Something else to note that is not shown on the info's is my power supply(which may be part of the problem) is a rosewill 450w model rd450-2sb. it has 14A on 12v1 and 16a on 12v2.

So the 7850 card is a powercolor 2gb gddr5 and it's brand new. I had a sapphire hd6670 that I was using with dual graphics with the APU that i have. I thought that my problems were just not good enough graphics. Before I got the 7850 I had a antec basiq 350w model BP350. I would run all the games with no problems on all low settings but wanted to upgrade for diablo 3 and guild wars 2 and I thought that would fix the problems. the rosewill 450w i have in now was laying in from an older computer build but didn't have any problems that i knew about.

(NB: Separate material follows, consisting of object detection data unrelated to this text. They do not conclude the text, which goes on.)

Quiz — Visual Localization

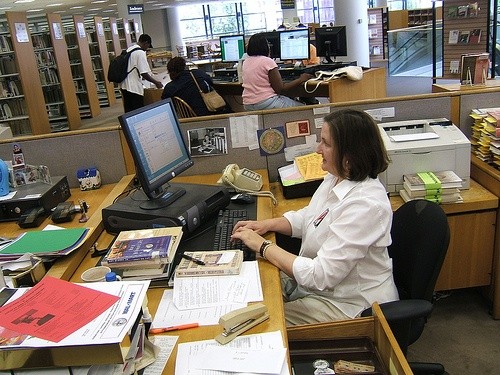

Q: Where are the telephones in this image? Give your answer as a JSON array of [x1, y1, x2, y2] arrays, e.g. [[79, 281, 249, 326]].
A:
[[216, 163, 263, 191]]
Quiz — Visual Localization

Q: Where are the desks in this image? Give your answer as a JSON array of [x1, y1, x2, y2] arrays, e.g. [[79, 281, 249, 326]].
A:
[[142, 67, 387, 106]]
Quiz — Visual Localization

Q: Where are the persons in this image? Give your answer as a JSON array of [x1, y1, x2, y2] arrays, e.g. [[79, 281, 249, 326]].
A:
[[120, 34, 163, 113], [284, 43, 321, 105], [241, 34, 311, 111], [160, 57, 231, 119], [230, 109, 399, 326]]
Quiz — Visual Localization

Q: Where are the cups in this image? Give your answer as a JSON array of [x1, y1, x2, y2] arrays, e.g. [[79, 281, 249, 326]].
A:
[[81, 266, 121, 283]]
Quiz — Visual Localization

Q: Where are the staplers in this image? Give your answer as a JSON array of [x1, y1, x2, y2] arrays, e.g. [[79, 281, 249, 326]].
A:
[[215, 302, 270, 345]]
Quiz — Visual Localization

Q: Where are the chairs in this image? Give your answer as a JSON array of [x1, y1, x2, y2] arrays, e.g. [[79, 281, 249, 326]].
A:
[[361, 199, 451, 375], [172, 96, 197, 119]]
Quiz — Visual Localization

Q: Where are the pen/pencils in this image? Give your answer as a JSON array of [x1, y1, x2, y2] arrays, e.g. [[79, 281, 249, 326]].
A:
[[179, 252, 205, 266], [149, 323, 198, 334]]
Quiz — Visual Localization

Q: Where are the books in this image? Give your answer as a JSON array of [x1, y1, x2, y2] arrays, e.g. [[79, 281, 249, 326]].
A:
[[101, 226, 183, 281], [176, 249, 243, 277], [400, 170, 462, 203]]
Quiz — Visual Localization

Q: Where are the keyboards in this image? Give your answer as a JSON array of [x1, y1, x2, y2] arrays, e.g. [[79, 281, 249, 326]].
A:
[[211, 76, 235, 82], [213, 209, 256, 261]]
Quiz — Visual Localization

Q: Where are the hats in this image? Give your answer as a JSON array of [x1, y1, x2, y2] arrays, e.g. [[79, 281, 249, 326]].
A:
[[140, 34, 154, 48]]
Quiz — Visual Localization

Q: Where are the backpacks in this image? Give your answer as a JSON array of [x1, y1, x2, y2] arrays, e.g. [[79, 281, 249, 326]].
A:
[[107, 45, 146, 83]]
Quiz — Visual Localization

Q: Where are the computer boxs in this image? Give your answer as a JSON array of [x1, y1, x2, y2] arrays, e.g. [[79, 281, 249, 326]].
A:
[[214, 68, 239, 78], [0, 175, 71, 222], [278, 61, 358, 79], [101, 182, 230, 241]]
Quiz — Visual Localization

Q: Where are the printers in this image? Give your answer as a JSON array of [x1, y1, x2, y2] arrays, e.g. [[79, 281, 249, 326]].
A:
[[375, 117, 471, 197]]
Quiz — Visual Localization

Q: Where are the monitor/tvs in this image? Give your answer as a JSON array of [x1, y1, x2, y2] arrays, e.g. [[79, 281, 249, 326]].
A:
[[315, 26, 347, 64], [261, 28, 310, 68], [116, 97, 194, 210], [220, 34, 246, 70]]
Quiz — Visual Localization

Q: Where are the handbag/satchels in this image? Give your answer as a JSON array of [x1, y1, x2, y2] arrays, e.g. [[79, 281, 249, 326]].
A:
[[304, 66, 363, 93], [189, 71, 227, 112]]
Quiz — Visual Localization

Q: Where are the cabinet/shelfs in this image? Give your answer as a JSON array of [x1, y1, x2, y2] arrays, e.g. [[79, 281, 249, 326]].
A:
[[382, 7, 442, 43], [0, 10, 137, 135], [390, 153, 500, 319], [0, 171, 416, 375]]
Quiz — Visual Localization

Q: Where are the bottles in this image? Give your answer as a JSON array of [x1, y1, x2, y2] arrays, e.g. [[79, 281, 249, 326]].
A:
[[142, 308, 152, 323], [106, 272, 116, 282]]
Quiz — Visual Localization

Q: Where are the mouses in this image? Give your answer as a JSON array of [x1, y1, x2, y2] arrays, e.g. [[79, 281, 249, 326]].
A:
[[230, 194, 256, 205], [232, 78, 238, 82]]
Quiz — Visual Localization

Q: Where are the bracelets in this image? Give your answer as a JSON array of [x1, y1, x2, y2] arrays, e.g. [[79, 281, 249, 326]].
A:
[[260, 240, 275, 260]]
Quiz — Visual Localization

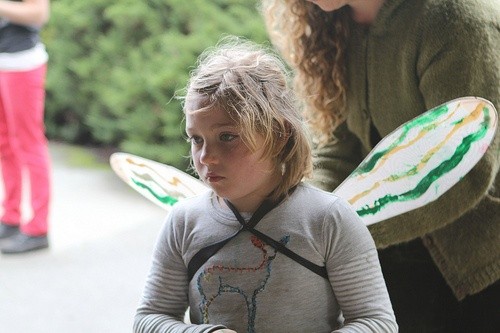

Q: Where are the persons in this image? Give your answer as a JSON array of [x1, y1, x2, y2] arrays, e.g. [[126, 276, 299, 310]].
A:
[[131, 32, 400, 333], [258, 1, 500, 333], [0, 0, 53, 253]]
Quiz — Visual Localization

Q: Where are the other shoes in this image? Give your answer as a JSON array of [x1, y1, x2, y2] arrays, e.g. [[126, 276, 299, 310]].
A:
[[0, 232, 49, 254], [0, 222, 19, 238]]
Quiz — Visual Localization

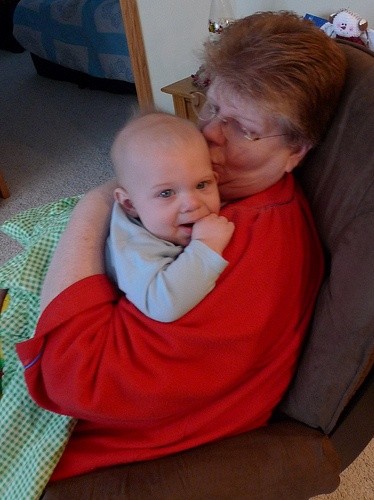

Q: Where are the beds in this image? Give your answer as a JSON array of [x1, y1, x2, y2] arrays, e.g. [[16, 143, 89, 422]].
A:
[[13, 0, 138, 96]]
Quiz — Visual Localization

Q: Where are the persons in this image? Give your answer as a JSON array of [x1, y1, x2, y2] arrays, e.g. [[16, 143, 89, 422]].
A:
[[16, 10, 347, 481], [104, 113, 235, 322]]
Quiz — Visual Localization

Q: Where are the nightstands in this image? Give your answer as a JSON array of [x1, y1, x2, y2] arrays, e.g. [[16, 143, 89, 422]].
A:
[[161, 77, 208, 124]]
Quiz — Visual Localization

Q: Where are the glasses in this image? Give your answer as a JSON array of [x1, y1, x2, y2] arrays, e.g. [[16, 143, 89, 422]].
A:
[[188, 83, 292, 146]]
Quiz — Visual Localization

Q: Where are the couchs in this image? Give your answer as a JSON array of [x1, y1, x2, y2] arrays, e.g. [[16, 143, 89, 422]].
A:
[[40, 39, 374, 500]]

I thought that it could have been something with software so i even tried doing a fresh install of windows 7 and not installing anything but the games but I still had the problems. I also tried setting affinity to cpu 0 only and cpu 0 and cpu 2 only to see if it would run better on only 1 or 2 cores but still nothing.

Please help if you can. THANKS


----------



## bshipper (Dec 10, 2008)

*Re: diablo 3 or guild wars 2*

additional attachments.
sorry there's so much but I'm trying to combine all information I have so there's not a thousand questions.


----------



## bshipper (Dec 10, 2008)

*Re: diablo 3 or guild wars 2*

last one.


----------



## Masterchiefxx17 (Feb 27, 2010)

*Re: diablo 3 or guild wars 2*

Well the first problem is that your PSU isn't powerful enough for a HD 7850. It is also very low quality.

You need a 550W or higher XFX or Seasonic branded PSU to run that GPU.


----------



## bshipper (Dec 10, 2008)

*Re: diablo 3 or guild wars 2*

Can you tell me why? 

I've read on a couple of other forums that people run this graphics card on a 430w psu and others that are supposedly under the recommended specifications. This is what amd says...'AMD specifies a minimum of a 500 Watt or greater system power supply. The power supply should also have a maximum combined +12 Volt continuous current rating of 27 Amps or greater and have at least one 6-pin PCI Express supplementary power connector.'

Have you seen performance issues resulting from an underpowered psu? I thought that the computer would freeze or shut down if power supply was having issues? Sorry, I just don't understand how power could affect fps. please explain or give me a link to soemthing that explains it. I don't want to buy another pc component and it not fix the problem, you know? 
Thanks for replying


----------



## Masterchiefxx17 (Feb 27, 2010)

*Re: diablo 3 or guild wars 2*

You should always take what the manufacturer says the minimum recommendation is then add more. 550W or higher is what you need for that card.

In the BIOS what are the 12V, 5.5V, 3.3V and VCORE voltages?


----------



## bshipper (Dec 10, 2008)

*Re: diablo 3 or guild wars 2*

Well someone in the game suggested something to me to try that I had not thought of. I tried the beta amd catalyst drivers and it's working fine, diablo 3 has no lag spikes and I can tell when stuff gets crazy on the screen the fps goes down a little bit but there isn't anymore screen stuttering and freezing. And, Guild wars 2 is now playable during WvWvW. This was a DRIVER ISSUE the whole time. I had already tried the latest stable release and a couple of older drivers too, but i didn't even think about trying the beta ones.

as a side note, The picture attachment of the hwinfo has my voltage readings. I do not believe an underpowered psu would cause fps lag. I understand that it could make system unstable/power off/burn up and possibly cause dmg to other components though. And I know that total wattage doesn't mean a whole lot anymore when it comes to psu's.


----------



## Masterchiefxx17 (Feb 27, 2010)

A PSU can cause any issue. Also the BIOS is where you need to look for voltages, not software.

Either way, glad its working.


----------